Increasingly, it is the fast-growing and high-saving Asian nations and the cash-rich oil producers of the Middle East (plus Russia) who have had to come to the financial rescue of Western financial institutions, with the process accelerating in recent days. Massive Japanese stakes in American banks like Morgan Stanley, for example, and Chinese stakes in British banks (Barclays) are vivid demonstrations of this.
Second, power has not only slipped away from Western governments to the East and other capitals such as Delhi, Beijing, Moscow and Tokyo; it has trickled away from governments generally as the fantastic dispersal of information and knowledge has empowered billions of logged-on personal computers users and mobile telephone owners, thus creating a new worldwide network of influence and power outside any national government's control.
This is a centrifugal power that can be concerted, organized and directed for good or for evil, as the tragedy of 9/11 showed. It is not a question of new empires arising as old ones fall, as it would have been in 19th- or 20th-century terms.

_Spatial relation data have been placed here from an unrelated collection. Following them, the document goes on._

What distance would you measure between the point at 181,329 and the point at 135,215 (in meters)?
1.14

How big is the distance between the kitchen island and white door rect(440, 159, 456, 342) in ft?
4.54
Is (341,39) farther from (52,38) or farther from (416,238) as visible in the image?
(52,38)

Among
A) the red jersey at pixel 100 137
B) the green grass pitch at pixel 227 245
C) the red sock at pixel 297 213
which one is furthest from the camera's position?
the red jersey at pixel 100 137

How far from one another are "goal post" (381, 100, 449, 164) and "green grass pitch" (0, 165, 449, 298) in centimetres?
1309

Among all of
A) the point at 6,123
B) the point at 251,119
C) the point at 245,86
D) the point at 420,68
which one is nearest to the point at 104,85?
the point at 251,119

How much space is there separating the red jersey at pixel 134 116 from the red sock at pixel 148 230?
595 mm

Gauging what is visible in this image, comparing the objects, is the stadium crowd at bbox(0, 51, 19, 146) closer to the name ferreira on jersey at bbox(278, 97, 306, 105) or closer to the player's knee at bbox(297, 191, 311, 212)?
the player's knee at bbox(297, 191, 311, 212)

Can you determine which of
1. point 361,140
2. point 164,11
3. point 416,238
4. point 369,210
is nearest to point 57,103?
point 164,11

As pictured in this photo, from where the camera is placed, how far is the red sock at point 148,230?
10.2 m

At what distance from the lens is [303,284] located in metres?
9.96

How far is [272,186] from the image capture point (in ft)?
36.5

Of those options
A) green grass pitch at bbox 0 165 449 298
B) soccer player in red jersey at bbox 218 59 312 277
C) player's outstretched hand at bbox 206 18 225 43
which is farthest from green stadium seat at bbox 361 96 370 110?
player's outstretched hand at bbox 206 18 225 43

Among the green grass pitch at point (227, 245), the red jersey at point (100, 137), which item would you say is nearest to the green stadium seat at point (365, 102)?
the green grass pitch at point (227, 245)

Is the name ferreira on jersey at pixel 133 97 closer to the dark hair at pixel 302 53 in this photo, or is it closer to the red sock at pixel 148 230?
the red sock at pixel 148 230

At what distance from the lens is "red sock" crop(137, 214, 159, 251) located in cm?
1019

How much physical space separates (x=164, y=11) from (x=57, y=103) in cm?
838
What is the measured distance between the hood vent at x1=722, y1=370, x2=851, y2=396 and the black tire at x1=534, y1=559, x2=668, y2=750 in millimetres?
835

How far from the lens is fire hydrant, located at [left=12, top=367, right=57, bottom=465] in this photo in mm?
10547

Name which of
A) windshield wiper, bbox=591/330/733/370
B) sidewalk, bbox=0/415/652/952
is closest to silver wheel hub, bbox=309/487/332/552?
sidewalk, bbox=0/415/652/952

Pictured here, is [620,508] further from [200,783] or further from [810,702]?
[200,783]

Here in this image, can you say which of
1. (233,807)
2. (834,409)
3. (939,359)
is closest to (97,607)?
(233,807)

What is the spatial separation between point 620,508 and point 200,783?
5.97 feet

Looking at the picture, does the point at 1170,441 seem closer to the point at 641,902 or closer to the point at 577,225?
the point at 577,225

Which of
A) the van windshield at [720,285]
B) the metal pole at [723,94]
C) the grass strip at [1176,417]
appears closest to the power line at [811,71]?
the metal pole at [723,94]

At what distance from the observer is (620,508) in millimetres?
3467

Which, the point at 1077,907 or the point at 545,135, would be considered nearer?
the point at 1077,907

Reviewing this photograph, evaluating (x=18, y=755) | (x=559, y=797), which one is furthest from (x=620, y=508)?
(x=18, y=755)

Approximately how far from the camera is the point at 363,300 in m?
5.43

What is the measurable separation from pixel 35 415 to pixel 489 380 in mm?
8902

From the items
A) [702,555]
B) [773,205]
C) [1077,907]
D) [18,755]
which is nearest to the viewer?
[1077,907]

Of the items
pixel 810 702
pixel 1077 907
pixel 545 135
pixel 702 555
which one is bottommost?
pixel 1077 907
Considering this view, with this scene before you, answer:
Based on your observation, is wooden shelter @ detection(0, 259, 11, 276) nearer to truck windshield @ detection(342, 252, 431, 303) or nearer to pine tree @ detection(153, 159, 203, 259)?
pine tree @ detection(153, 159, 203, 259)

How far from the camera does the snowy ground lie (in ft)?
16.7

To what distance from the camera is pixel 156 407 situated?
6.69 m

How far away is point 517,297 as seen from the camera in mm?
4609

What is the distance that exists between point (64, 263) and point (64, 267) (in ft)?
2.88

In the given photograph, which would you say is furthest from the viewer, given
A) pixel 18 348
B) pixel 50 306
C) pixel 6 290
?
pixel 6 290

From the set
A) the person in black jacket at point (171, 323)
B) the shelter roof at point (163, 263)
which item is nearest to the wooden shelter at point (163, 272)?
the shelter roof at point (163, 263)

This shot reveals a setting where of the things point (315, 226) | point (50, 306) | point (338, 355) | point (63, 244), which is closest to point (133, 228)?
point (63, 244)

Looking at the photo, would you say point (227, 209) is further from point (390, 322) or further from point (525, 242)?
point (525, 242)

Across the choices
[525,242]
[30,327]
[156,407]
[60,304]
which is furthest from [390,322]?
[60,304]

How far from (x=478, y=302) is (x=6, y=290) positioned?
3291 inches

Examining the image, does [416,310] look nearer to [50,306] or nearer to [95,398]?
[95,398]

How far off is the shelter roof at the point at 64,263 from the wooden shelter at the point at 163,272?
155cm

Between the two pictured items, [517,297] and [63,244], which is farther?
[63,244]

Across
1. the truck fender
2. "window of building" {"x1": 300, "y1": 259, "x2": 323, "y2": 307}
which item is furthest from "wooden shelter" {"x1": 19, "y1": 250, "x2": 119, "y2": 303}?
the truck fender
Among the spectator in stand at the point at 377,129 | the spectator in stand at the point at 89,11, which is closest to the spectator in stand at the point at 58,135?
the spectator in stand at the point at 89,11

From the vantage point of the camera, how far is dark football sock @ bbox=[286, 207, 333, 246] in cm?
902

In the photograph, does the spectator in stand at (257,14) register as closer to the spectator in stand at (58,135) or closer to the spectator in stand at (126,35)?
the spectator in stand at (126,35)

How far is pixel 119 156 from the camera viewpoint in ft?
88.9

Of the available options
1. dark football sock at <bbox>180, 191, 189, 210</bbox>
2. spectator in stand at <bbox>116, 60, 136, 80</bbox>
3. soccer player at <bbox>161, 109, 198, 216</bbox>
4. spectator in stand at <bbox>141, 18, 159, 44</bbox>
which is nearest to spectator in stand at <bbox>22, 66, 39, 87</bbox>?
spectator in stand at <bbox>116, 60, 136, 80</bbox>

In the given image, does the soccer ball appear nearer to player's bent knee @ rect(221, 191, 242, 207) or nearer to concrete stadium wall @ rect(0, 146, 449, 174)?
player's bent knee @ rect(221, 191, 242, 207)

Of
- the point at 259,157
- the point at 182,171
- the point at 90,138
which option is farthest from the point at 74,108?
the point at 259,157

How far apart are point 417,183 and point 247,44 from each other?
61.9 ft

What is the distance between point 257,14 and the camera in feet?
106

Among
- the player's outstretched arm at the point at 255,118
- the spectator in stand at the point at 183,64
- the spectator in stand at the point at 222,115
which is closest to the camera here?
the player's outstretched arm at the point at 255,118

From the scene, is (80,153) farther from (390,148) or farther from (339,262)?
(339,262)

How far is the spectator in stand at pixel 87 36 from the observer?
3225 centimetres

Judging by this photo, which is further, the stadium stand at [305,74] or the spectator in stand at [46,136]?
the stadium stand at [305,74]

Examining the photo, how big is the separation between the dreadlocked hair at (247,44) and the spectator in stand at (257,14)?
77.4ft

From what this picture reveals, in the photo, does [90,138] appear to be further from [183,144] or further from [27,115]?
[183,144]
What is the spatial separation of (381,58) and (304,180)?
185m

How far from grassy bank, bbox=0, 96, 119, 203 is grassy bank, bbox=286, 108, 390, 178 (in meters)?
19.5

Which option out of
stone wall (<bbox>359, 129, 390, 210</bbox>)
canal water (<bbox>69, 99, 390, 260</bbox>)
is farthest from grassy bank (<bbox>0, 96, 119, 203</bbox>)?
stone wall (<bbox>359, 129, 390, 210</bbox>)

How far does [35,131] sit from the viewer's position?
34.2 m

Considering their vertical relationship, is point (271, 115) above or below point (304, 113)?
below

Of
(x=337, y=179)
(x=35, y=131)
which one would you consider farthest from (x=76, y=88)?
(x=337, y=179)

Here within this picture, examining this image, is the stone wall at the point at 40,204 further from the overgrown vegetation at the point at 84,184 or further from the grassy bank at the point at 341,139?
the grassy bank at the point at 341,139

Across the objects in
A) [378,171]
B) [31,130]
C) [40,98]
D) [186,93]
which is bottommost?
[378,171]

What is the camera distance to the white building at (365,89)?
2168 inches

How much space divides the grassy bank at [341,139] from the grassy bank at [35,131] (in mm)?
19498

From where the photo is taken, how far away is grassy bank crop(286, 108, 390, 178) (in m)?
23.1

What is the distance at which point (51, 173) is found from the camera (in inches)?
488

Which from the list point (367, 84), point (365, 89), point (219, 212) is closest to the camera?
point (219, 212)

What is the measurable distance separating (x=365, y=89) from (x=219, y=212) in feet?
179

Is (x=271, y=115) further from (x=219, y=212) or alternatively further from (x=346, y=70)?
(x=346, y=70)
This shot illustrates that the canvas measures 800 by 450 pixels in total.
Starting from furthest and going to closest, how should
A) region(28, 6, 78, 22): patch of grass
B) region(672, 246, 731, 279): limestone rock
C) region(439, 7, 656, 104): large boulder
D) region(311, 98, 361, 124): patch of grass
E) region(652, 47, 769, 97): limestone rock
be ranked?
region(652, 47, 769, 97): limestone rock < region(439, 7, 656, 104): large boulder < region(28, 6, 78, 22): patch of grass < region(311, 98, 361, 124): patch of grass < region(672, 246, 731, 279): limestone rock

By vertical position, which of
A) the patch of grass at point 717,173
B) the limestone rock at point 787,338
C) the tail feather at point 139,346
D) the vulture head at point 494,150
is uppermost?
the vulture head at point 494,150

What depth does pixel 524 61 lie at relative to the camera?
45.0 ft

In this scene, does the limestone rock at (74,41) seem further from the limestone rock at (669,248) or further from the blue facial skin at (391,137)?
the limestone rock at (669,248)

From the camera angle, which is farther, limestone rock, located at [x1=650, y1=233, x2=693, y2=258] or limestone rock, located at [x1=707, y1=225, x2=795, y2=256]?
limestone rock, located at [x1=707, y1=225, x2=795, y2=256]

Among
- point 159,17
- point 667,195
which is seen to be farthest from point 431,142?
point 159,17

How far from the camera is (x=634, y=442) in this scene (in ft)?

There is no new "Rome" to displace Washington's dominion. Instead, the microchip has given birth to a complete asymmetry of force, command, authority and economic muscle. The smallest group or cell under control of no one state or government can now become coordinated, weaponized and empowered to challenge the mightiest traditional military force.
To its amazement, America's leadership has discovered that its titanic defense spending, missile arsenal and 13 carrier fleets cannot maintain its influence and ensure it gets its way. Although size and weight have increased, vulnerability has not diminished. Flabby international obesity has replaced giant global weight. Pax Britannica came and went, and now Pax Americana has truly gone as well.
That this has been happening for a while was obvious to many outside Western government and ruling circles. The piling up of public debt, the weakness of the dollar and the huge accumulation of gold and dollar reserves in Asian central banks were all clear signs that the world had changed radically.
Now the shock waves have truly broken the illusion and the situation is plain for all to see. Wall Street no longer rules. The very American technological knowhow and genius that gave the U.S. its predominance has been used to bring about its downfall, with endless computerized machinations turning prudent banking and money management into a toxic nightmare of complex uncertainty.
There is a school of optimistic thought that this means power has been handed to a new united Europe, with its more socialistic inclinations in contrast to raw American capitalism. But this vision, too, is flawed. To be sure there have been some strange role reversals within the European circle, with Spanish interests now taking over most of British home finance (did the Spanish Armada win after all?), and the East and Central European countries, once so backward, now show more spark and dynamism than struggling France or Britain.
But the big money, and the big influence, have moved eastward, away from the Atlantic sphere altogether. It is a measure of the upside-down state of affairs that the country best insulated against the financial contagion is Iraq — simply because it is still basically a cash economy and its banking sector remains unreconstructed and primitive.
Can the Western nations and their policymakers now adjust to this grand bouleversement? Can they trim their extravagance and indebtedness, restore financial prudence, and behave as humble and respectful partners rather than as haughty rulers within the global network?
To do so will require not a return to socialism, as some have called for, but an advance to realism — to the realization that the global financial system is no longer a Western monopoly to which the world must dance in obedience.
To understand that will be the beginning of wisdom, providing the best chance for the painful and slow return to balance and stability worldwide.
David Howell is a former British Cabinet minister and former chairman of the Commons Foreign Affairs Committee. He is now a member of the House of Lords (www.lordhowell.com).